ABOUT THIS EXERCISE =>
Give the number of lines in this listing that hold "camera". No other words belong in the reply.
◇ ◇ ◇
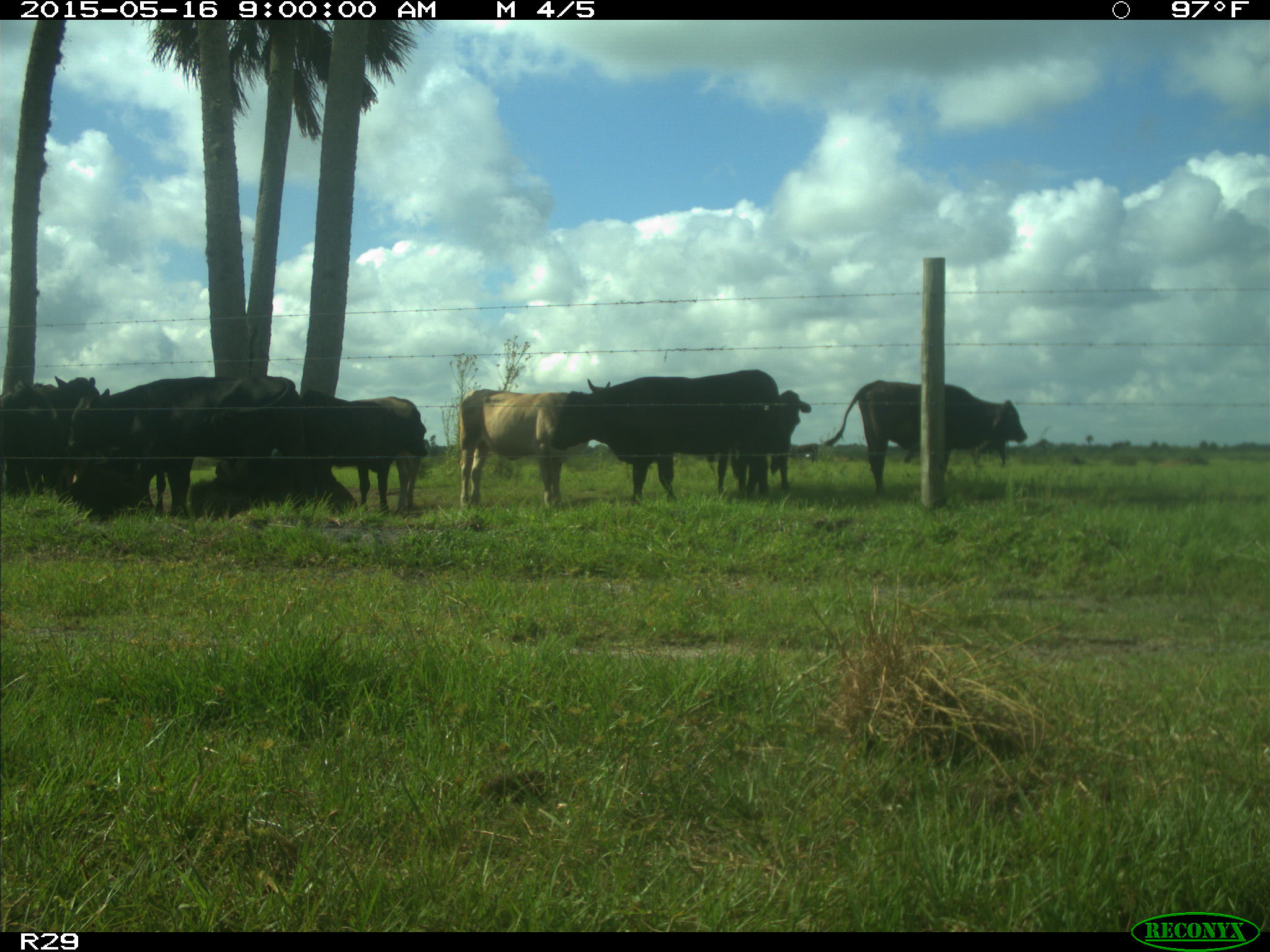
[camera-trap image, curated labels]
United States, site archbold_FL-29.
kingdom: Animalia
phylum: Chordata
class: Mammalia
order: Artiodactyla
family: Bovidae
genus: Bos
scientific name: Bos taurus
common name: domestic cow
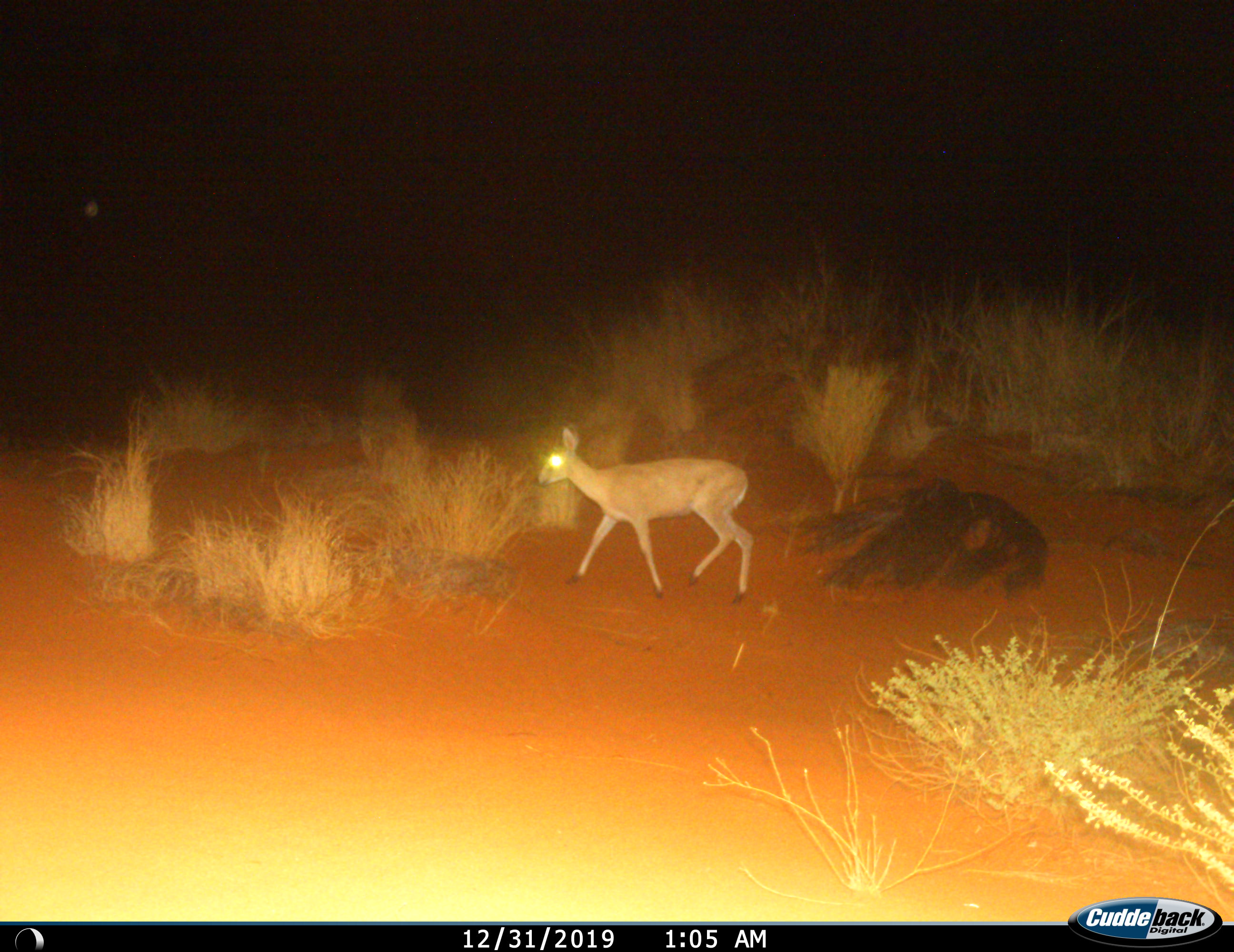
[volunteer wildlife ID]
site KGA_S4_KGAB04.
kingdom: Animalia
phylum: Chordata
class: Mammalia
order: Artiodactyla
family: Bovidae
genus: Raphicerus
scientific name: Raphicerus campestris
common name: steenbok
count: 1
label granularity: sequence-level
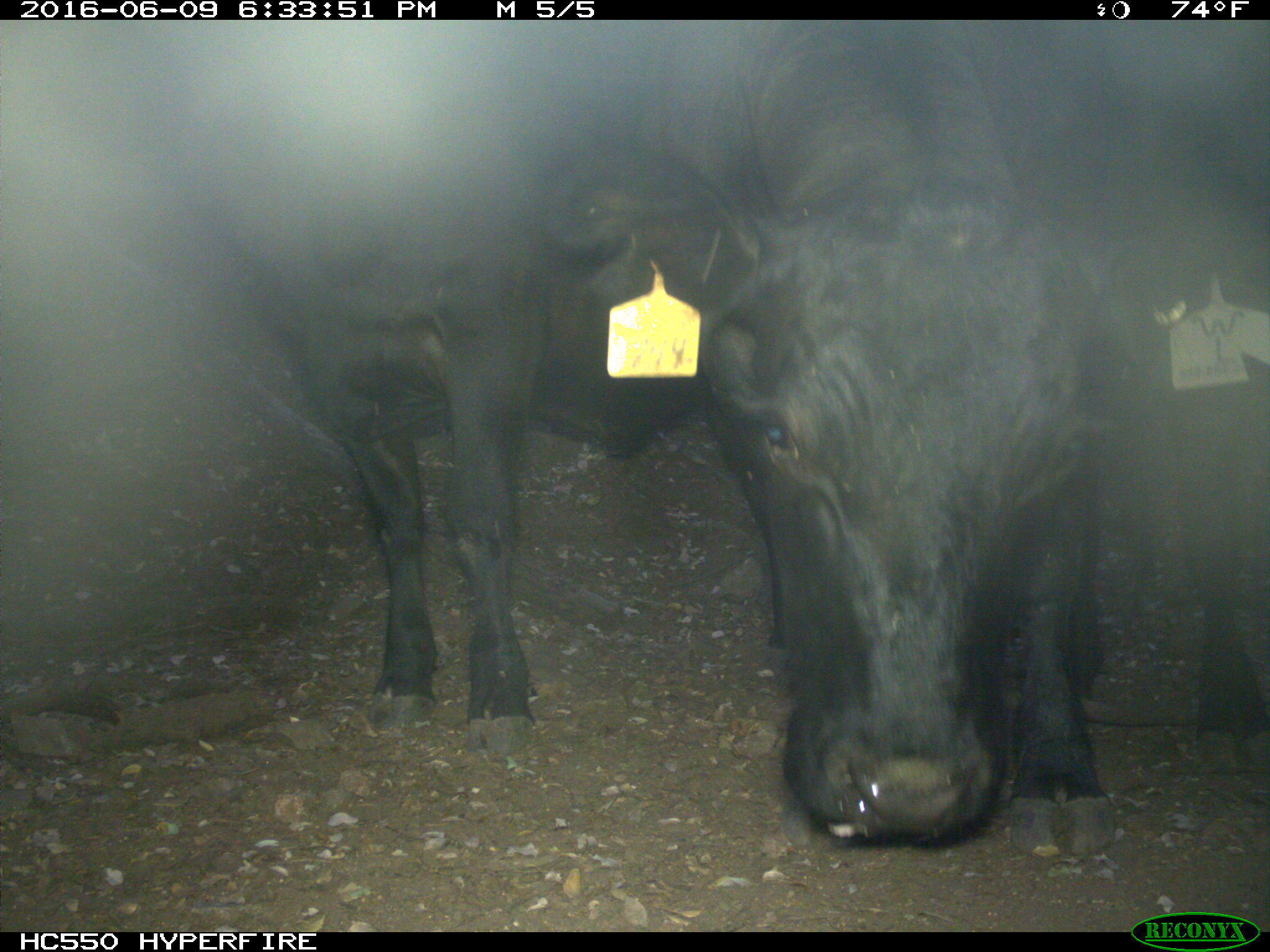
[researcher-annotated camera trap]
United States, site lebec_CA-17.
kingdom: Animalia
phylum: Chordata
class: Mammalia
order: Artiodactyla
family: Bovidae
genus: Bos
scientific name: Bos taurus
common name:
◇ ◇ ◇
TASK OUTPUT =>
2